● Supplied text
::::::::::

# How to calculate expectation and variance of kernel density estimator?

• I
• schniefen
In summary, the exercise involves finding the bias, variance, and mean square error of a kernel estimator for a random variable with unknown distribution function. The exercise also requires making series expansions and determining the convergence rate. The solution involves using linearity of expectation, change of variables, and the law of the unconscious statistician. The bias is determined as a function of the bandwidth, while the variance and mean square error are determined as functions of the bandwidth and the random variable's probability density function. The exercise also requires showing that the mean square error is smallest for a certain value of the bandwidth, and determining the convergence rate for this value.
schniefen
TL;DR Summary
What is the expectation and variance of ##f_n(t)=\frac{1}{n}\sum_{i=1}^n \frac{1}{h}k\left(\frac{t-x_i}{h}\right)##?

::::::::::

● Material
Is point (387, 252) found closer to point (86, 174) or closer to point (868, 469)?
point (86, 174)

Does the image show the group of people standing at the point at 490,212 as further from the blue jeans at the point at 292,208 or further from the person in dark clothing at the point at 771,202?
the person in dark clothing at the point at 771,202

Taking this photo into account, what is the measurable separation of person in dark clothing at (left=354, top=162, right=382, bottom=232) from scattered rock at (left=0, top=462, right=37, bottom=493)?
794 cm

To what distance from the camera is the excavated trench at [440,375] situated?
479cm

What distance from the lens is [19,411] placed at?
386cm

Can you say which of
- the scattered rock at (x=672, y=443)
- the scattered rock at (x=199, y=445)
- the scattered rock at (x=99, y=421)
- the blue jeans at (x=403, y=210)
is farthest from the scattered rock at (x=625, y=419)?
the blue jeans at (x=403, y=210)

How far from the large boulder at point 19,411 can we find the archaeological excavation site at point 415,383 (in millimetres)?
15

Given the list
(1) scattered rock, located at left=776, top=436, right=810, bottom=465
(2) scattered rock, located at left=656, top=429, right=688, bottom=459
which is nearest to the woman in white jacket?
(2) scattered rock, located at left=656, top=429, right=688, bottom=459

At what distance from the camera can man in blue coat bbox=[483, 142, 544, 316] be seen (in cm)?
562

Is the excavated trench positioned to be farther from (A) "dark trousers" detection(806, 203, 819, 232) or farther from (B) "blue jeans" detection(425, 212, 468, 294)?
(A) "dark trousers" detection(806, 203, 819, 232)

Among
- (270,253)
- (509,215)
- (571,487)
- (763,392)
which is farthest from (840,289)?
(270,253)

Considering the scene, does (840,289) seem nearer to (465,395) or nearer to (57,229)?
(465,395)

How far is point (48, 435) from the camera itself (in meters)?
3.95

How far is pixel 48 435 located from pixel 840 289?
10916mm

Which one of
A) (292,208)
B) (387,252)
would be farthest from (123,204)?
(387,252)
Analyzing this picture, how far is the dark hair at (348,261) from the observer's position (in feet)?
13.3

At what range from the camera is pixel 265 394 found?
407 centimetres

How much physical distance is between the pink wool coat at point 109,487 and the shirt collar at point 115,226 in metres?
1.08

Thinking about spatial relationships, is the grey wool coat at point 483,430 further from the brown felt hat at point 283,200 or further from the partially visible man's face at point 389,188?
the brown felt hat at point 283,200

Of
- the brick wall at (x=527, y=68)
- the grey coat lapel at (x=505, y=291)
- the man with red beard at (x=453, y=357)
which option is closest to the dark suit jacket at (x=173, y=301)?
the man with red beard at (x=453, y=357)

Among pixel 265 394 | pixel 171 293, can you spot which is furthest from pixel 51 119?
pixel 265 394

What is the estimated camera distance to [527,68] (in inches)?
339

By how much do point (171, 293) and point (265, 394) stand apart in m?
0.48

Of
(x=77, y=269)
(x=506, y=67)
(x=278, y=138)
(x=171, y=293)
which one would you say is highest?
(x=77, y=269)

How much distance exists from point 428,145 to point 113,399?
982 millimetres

::::::::::

● Exercises to complete
A) In one to three sentences, explain how the kernel density thread says the solution arrives at the bias, variance, and mean square error of the estimator.
B) Duplicate the passage of the kernel density thread starting with "# How to calculate" and going on through "for this value.".

● Solutions to the exercise
A) The solution uses linearity of expectation, change of variables, and the law of the unconscious statistician. With these, the bias is found as a function of the bandwidth. The variance and mean square error are found as functions of the bandwidth and the random variable's probability density function.

B)
# How to calculate expectation and variance of kernel density estimator?

• I
• schniefen
In summary, the exercise involves finding the bias, variance, and mean square error of a kernel estimator for a random variable with unknown distribution function. The exercise also requires making series expansions and determining the convergence rate. The solution involves using linearity of expectation, change of variables, and the law of the unconscious statistician. The bias is determined as a function of the bandwidth, while the variance and mean square error are determined as functions of the bandwidth and the random variable's probability density function. The exercise also requires showing that the mean square error is smallest for a certain value of the bandwidth, and determining the convergence rate for this value.